- _JOB_
Copy all of the records below word for word, but leave the pictures out of your copy.

- _MATERIAL FOR THE TASK_
____________________

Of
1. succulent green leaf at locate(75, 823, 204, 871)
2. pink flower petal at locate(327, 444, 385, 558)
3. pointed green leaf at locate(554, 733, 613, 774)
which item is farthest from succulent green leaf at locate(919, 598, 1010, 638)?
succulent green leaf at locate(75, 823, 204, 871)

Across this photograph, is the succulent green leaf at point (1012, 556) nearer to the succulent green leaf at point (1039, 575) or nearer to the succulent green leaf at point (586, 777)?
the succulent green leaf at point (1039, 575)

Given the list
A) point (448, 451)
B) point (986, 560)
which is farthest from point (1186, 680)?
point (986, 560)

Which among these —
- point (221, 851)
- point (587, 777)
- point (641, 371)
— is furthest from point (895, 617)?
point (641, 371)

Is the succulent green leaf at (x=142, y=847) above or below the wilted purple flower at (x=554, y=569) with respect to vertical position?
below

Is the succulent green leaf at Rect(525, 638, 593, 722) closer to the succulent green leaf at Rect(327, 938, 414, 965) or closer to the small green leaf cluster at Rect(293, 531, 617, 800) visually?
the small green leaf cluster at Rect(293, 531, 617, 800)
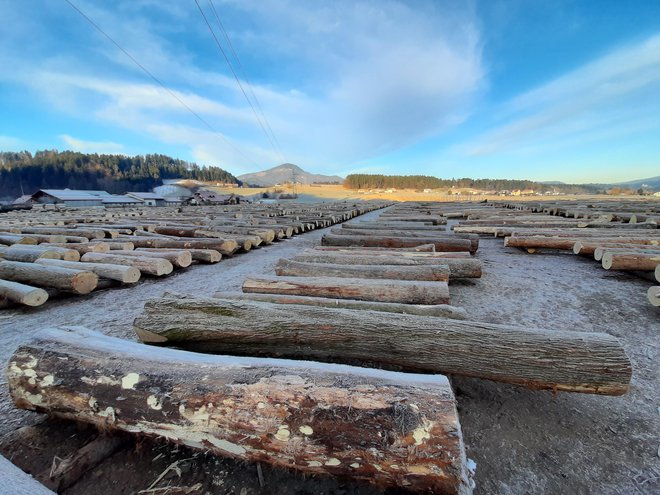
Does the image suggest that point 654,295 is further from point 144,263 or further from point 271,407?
point 144,263

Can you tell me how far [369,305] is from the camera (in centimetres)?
290

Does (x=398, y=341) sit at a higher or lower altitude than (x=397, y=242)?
lower

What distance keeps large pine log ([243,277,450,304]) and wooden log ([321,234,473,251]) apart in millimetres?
3179

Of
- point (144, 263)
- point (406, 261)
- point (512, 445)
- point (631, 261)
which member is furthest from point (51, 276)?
point (631, 261)

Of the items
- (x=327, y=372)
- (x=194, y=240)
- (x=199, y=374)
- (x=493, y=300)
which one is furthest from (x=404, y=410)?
(x=194, y=240)

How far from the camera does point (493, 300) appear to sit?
3.93m

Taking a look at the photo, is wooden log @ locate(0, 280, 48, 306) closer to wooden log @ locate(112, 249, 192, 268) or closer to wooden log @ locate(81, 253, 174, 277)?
wooden log @ locate(81, 253, 174, 277)

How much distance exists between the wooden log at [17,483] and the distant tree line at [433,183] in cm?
8405

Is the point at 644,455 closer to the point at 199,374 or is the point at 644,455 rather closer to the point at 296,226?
the point at 199,374

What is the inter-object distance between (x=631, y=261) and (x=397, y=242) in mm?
3961

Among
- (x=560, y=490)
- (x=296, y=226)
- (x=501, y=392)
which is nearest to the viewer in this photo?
(x=560, y=490)

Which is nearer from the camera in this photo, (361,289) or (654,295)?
(654,295)

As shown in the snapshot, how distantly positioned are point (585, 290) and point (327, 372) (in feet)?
15.2

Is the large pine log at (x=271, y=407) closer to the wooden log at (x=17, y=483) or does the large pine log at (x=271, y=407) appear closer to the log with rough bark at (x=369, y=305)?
the wooden log at (x=17, y=483)
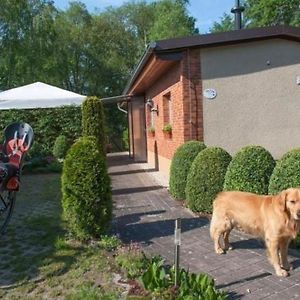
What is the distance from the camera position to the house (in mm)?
8867

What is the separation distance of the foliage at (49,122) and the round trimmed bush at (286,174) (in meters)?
11.5

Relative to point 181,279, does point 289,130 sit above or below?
above

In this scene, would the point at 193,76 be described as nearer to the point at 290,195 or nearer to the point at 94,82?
the point at 290,195

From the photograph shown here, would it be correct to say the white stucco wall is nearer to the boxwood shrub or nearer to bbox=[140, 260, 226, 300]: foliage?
bbox=[140, 260, 226, 300]: foliage

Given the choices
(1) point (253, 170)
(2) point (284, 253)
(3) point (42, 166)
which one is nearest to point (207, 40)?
(1) point (253, 170)

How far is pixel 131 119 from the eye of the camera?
2053 centimetres

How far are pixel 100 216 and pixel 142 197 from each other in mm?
3500

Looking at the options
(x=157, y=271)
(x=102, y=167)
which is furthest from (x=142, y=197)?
(x=157, y=271)

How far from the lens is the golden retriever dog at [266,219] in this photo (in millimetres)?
4059

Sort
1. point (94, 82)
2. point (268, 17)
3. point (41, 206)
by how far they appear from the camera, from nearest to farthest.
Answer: point (41, 206)
point (268, 17)
point (94, 82)

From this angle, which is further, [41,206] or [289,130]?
[289,130]

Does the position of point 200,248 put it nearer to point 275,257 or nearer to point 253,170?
point 275,257

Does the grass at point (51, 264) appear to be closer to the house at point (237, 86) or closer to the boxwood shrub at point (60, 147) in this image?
the house at point (237, 86)

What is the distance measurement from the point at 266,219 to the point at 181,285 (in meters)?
1.18
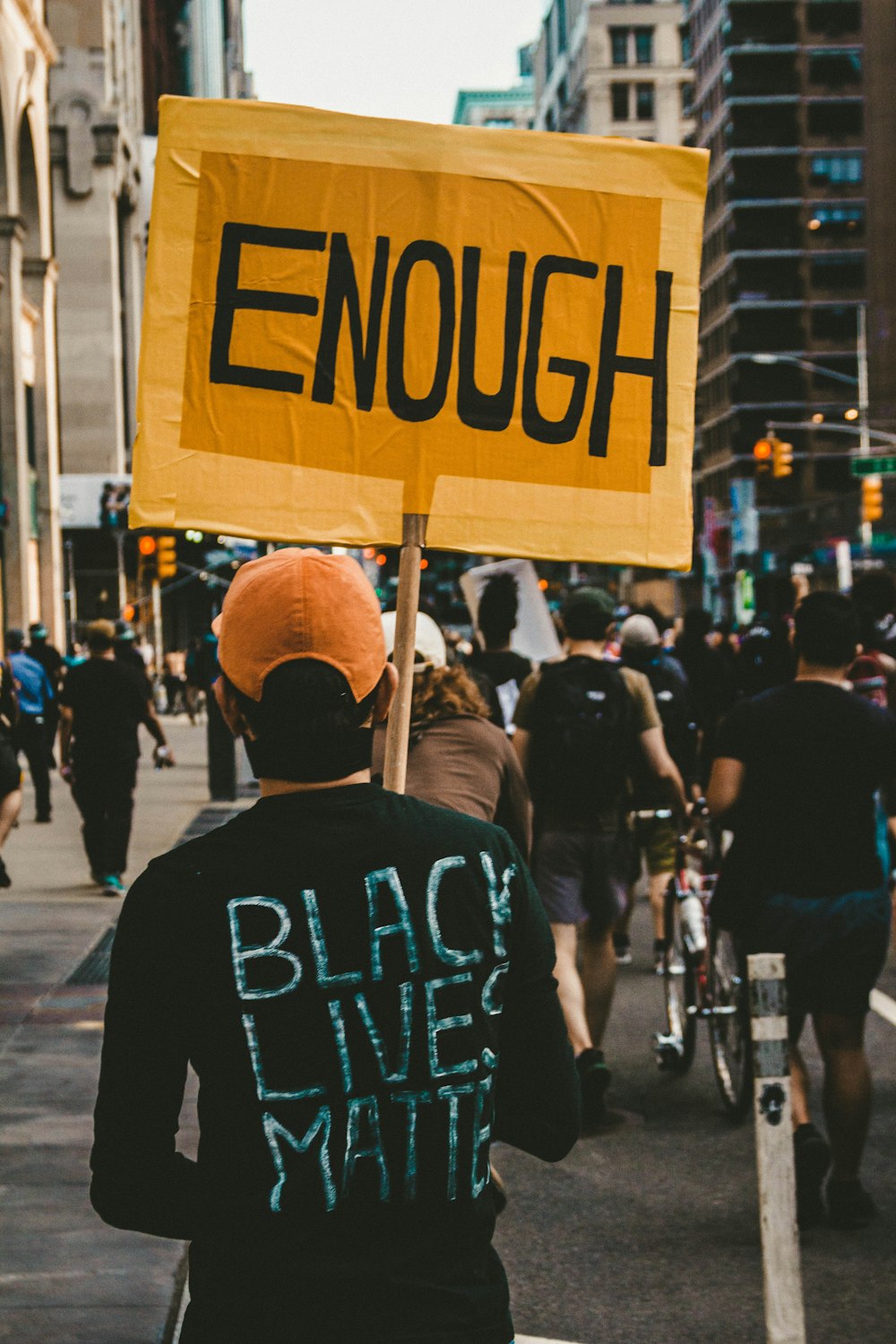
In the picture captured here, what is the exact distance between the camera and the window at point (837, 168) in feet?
342

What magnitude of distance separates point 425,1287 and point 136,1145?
1.26 ft

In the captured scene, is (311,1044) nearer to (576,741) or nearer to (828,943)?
(828,943)

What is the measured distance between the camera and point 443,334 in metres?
3.49

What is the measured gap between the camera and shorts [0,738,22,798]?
9609 mm

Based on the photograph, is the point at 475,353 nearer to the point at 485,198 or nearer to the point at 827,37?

____________________

- _FINISHED TASK_
Of
1. succulent green leaf at locate(75, 823, 204, 871)
2. pink flower petal at locate(327, 444, 385, 558)
3. pointed green leaf at locate(554, 733, 613, 774)
which item is farthest from succulent green leaf at locate(919, 598, 1010, 638)?
succulent green leaf at locate(75, 823, 204, 871)

Across this photograph, is the succulent green leaf at point (1012, 556) nearer to the succulent green leaf at point (1039, 575) or nearer to the succulent green leaf at point (586, 777)?
the succulent green leaf at point (1039, 575)

Given the list
A) point (448, 451)
B) point (986, 560)
which is farthest from point (1186, 680)?
point (986, 560)

Which among these —
- point (221, 851)
- point (587, 777)
- point (641, 371)
— is furthest from point (895, 617)?
point (641, 371)

Is the succulent green leaf at (x=142, y=847) above or below the wilted purple flower at (x=554, y=569) with respect to vertical position?
below

Is the succulent green leaf at Rect(525, 638, 593, 722) closer to the succulent green leaf at Rect(327, 938, 414, 965) or closer to the small green leaf cluster at Rect(293, 531, 617, 800) visually?
the small green leaf cluster at Rect(293, 531, 617, 800)
Does the image suggest that point 654,295 is further from point 144,263 or further from point 271,407?
point 144,263

Can you tell me how far [369,305] is from the camera (in centimetres)?
290

Does (x=398, y=341) sit at a higher or lower altitude than (x=397, y=242)?
lower

What distance keeps large pine log ([243,277,450,304]) and wooden log ([321,234,473,251]) apart in millimetres?
3179

Of
- point (144, 263)
- point (406, 261)
- point (512, 445)
- point (631, 261)
which member is furthest from point (51, 276)?
point (631, 261)

Of the items
- (x=327, y=372)
- (x=194, y=240)
- (x=199, y=374)
- (x=493, y=300)
which one is furthest from (x=404, y=410)?
(x=194, y=240)

How far from the camera does point (493, 300) appear to sit?
3.93m

Taking a look at the photo, is wooden log @ locate(0, 280, 48, 306) closer to wooden log @ locate(112, 249, 192, 268) or closer to wooden log @ locate(81, 253, 174, 277)?
wooden log @ locate(81, 253, 174, 277)

How much distance exists between the wooden log at [17,483] and the distant tree line at [433,183] in cm?
8405

Is the point at 644,455 closer to the point at 199,374 or is the point at 644,455 rather closer to the point at 296,226?
the point at 199,374

What is the inter-object distance between (x=631, y=261) and (x=397, y=242) in mm?
3961

Among
- (x=560, y=490)
- (x=296, y=226)
- (x=501, y=392)
which is nearest to the viewer in this photo?
(x=560, y=490)

Which is nearer from the camera in this photo, (361,289) or (654,295)?
(654,295)

As shown in the snapshot, how distantly positioned are point (585, 290) and point (327, 372) (in feet)?
15.2

Is the large pine log at (x=271, y=407) closer to the wooden log at (x=17, y=483) or does the large pine log at (x=271, y=407) appear closer to the log with rough bark at (x=369, y=305)?
the wooden log at (x=17, y=483)
What is the distance from the camera position to the house (in mm)?
8867

What is the separation distance of the foliage at (49,122) and the round trimmed bush at (286,174) (in meters)?
11.5

Relative to point 181,279, does point 289,130 sit above or below?
above

In this scene, would the point at 193,76 be described as nearer to the point at 290,195 or nearer to the point at 94,82?
the point at 290,195

From the photograph shown here, would it be correct to say the white stucco wall is nearer to the boxwood shrub or nearer to bbox=[140, 260, 226, 300]: foliage?
bbox=[140, 260, 226, 300]: foliage

Given the choices
(1) point (253, 170)
(2) point (284, 253)
(3) point (42, 166)
which one is nearest to point (207, 40)?
(1) point (253, 170)

How far is pixel 131 119 from the eye of the camera?
2053 centimetres

How far are pixel 100 216 and pixel 142 197 from each other in mm?
3500

Looking at the options
(x=157, y=271)
(x=102, y=167)
which is furthest from (x=142, y=197)?
(x=157, y=271)

How far from the lens is the golden retriever dog at [266,219] in this photo (in millimetres)?
4059

Sort
1. point (94, 82)
2. point (268, 17)
3. point (41, 206)
by how far they appear from the camera, from nearest to farthest.
Answer: point (41, 206)
point (268, 17)
point (94, 82)

From this angle, which is further, [41,206] or [289,130]?
[289,130]

Does the position of point 200,248 put it nearer to point 275,257 or nearer to point 253,170?
point 275,257

Does the grass at point (51, 264) appear to be closer to the house at point (237, 86) or closer to the boxwood shrub at point (60, 147) in this image?
the house at point (237, 86)

What is the distance measurement from the point at 266,219 to the point at 181,285 (in meters)?
1.18
In the picture captured here, what is the exact distance between the camera and the window at point (837, 168) in feet?
342

What magnitude of distance separates point 425,1287 and point 136,1145?
1.26 ft

In the captured scene, is (311,1044) nearer to (576,741) or nearer to (828,943)?
(828,943)

What is the measured distance between the camera and point 443,334 in metres?
3.49

What is the measured gap between the camera and shorts [0,738,22,798]?
9609 mm

Based on the photograph, is the point at 475,353 nearer to the point at 485,198 or nearer to the point at 827,37?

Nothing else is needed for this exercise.